We were at a family church camp with a big open meeting room. Some of the children were taking advantage of the space to roller skate, and I was struck by one child in particular. He was big and awkward and not nearly as accomplished as two or three of the littler ones, who were zipping around like pros. Yet there he was, lurching about, struggling to keep his balance, hardly able to make forward progress without a push, and as pleased as he could be! He didn't care if younger children were more skilled than he was. He didn't care if other people saw him looking awkward. He clearly loved skating, and was having a great opportunity to practice--and that was all that mattered to him.

What a model! I couldn't keep my eyes off him.

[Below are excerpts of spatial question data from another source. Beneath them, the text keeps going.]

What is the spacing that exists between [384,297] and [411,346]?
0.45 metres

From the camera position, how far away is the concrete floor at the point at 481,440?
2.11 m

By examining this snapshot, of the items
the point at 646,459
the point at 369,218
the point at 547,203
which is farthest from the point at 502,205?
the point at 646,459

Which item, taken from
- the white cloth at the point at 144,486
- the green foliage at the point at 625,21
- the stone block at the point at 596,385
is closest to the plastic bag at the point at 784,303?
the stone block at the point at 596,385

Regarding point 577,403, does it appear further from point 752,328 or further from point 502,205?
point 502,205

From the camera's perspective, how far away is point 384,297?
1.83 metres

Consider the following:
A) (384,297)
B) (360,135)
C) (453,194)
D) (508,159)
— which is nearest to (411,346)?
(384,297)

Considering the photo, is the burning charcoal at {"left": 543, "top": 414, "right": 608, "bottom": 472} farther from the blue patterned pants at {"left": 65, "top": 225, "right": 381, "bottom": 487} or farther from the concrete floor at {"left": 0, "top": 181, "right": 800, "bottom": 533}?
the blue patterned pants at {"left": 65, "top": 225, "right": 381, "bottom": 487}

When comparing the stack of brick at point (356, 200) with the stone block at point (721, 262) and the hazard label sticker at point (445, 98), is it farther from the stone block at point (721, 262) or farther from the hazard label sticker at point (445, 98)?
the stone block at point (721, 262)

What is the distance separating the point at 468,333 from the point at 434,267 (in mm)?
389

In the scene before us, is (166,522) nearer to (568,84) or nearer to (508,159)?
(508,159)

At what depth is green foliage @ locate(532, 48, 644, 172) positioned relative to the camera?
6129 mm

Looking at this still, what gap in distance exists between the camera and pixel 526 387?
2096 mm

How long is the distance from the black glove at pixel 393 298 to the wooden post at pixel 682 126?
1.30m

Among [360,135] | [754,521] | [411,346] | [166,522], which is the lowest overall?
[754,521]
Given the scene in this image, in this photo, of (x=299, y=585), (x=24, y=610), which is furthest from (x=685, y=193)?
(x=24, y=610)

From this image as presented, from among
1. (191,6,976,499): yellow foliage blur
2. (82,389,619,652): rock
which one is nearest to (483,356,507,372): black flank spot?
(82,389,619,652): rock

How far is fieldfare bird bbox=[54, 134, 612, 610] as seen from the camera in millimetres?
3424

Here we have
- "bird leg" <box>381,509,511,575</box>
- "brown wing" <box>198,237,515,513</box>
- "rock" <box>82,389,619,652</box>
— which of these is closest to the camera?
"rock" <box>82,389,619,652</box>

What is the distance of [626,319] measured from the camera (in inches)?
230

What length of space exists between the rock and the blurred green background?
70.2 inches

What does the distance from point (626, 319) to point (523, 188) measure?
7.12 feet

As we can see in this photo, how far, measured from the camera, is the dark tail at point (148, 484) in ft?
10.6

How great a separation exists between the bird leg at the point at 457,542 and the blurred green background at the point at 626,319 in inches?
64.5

Personally, I would have died before going out on that big open floor and displaying my incompetence to anyone who cared to look. Yet I know that this attitude has held me back from trying many things. What new doors might I have found open and walked through--what new loves and new possibilities might I have discovered--if I'd had the attitude of that young skater?

How had this innocence, this lack of concern with looking "cool", survived in him so long? How early is it knocked out of most of us? I started thinking about what we can do as parents to help our children and the young people around us hold on to this unselfconscious pleasure in life.

In this case, the surroundings clearly helped. It was a wonderful group of people. Nobody teased--not even the younger children. Lots of people offered him a hand--or a push--when he was in their vicinity. All the comments he got were warm, supportive, appreciative.

It's tempting to poke fun at early efforts and "childish" pleasures. Yet teasing, and the threat of teasing, can have a severely dampening effect on children's (or, for that matter, adults') willingness to expose themselves. It's hard to keep a child's life free from teasing, particularly as they enter school age. But we can play an important role by refraining from teasing ourselves, and by encouraging a tone of appreciation for new effort wherever we are.

We can also look for occasions to try new things and take "childish" pleasures ourselves, without regard to what our peers might thing--as a way of keeping that model available to our children. As well as being useful to them, this can be a wonderful opportunity for us. And we may discover that our children can be great allies to us in this process.

I remember when a woman at our school decided to try a jump onto the mats, one that the preschoolers regularly did with ease and glee. She was scared and embarrassed and awkward as she prepared to jump--and the children were wonderful. They clustered around and offered a steady stream of confidence and encouragement--and then a big bouquet of congratulations when she finally took the leap. They were as delighted as she was. Her willingness to go for it, despite all the feelings of awkwardness, had touched them. There is just something inherently hopeful about trying.